Epílogo

El doctor Beresford-Ellis me llamó unos días después de nuestra visita a Susan. Ya habíamos acordado que me tomaría parte de los días que me correspondían de vacaciones por los últimos años trabajados.

Fue sorprendentemente amable conmigo en su llamada. Me preguntó si, cuando me sintiese mejor, querría ayudarlo en un nuevo proyecto de seguridad para un banco, un proyecto que uno de sus viejos colegas le había pasado al instituto.

Mi nombre había salido específicamente mencionado en aquella negociación.

Le pregunté el nombre del banco y, mientras él hablaba, lo busqué en internet. Enseguida me interesó el proyecto, así que acepté dirigirlo. Incluso si lo que había visto (el logotipo del banco) era una coincidencia, estaría bien tener algo distinto en lo que ocupar mi tiempo. Ahora necesitaba solucionar otra cosa.

Cuando colgué el teléfono, Isabel apareció en la puerta de la cocina. Creo que estaba escuchando mi conversación.

—¿Vas a trabajar en otro proyecto? —me preguntó, sentándose frente a mí al otro lado de la mesa blanca.

—No puedo quedarme en casa para siempre. Acabarás hartándote de mí.

—No lo haré —repuso sonriendo.

Me puse de pie y apoyé una rodilla en el suelo como para recoger algo. Levanté la cabeza para mirarla y extendí una mano hacia ella. Me zumbaban los oídos y mi corazón se aceleraba.

—Llevo días reuniendo el valor suficiente para hacer esto —dije.

—¿Hacer qué? —preguntó, mirándome de forma extraña, con los ojos muy abiertos, como si estuviese asombrada.

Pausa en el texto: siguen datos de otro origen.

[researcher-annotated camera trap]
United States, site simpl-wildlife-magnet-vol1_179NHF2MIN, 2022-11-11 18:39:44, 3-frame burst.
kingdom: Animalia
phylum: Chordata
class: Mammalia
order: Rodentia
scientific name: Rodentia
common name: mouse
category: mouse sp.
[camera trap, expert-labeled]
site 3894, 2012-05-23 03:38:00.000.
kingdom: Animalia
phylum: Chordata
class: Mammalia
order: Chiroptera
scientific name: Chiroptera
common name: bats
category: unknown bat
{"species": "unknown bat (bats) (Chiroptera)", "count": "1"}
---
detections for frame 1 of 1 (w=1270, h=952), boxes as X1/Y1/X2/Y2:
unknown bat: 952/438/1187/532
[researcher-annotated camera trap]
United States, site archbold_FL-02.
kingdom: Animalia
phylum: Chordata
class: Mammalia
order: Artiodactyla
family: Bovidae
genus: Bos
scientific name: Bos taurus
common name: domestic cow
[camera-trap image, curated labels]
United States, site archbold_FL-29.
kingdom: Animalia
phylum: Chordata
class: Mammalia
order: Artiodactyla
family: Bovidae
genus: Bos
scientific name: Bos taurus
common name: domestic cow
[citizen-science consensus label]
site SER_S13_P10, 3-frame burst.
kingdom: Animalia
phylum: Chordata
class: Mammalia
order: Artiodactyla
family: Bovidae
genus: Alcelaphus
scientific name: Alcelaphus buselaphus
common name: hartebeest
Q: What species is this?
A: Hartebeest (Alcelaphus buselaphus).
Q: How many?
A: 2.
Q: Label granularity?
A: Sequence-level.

—¿Quieres casarte conmigo? —pregunté.

Ahora que había llegado el momento, las palabras me salieron con total naturalidad. No pude hacer nada para detenerlas. Y de repente me di cuenta de que no tenía ni idea de cuál iba a ser su respuesta.

Entonces sonrió, como si hubiera sabido todo el tiempo lo que iba a ocurrir y se hubiese limitado a esperar a que yo me decidiese.

Y cuando aquel preciso segundo dio paso al siguiente, los últimos resquicios de mis fantasmas del pasado se diluyeron.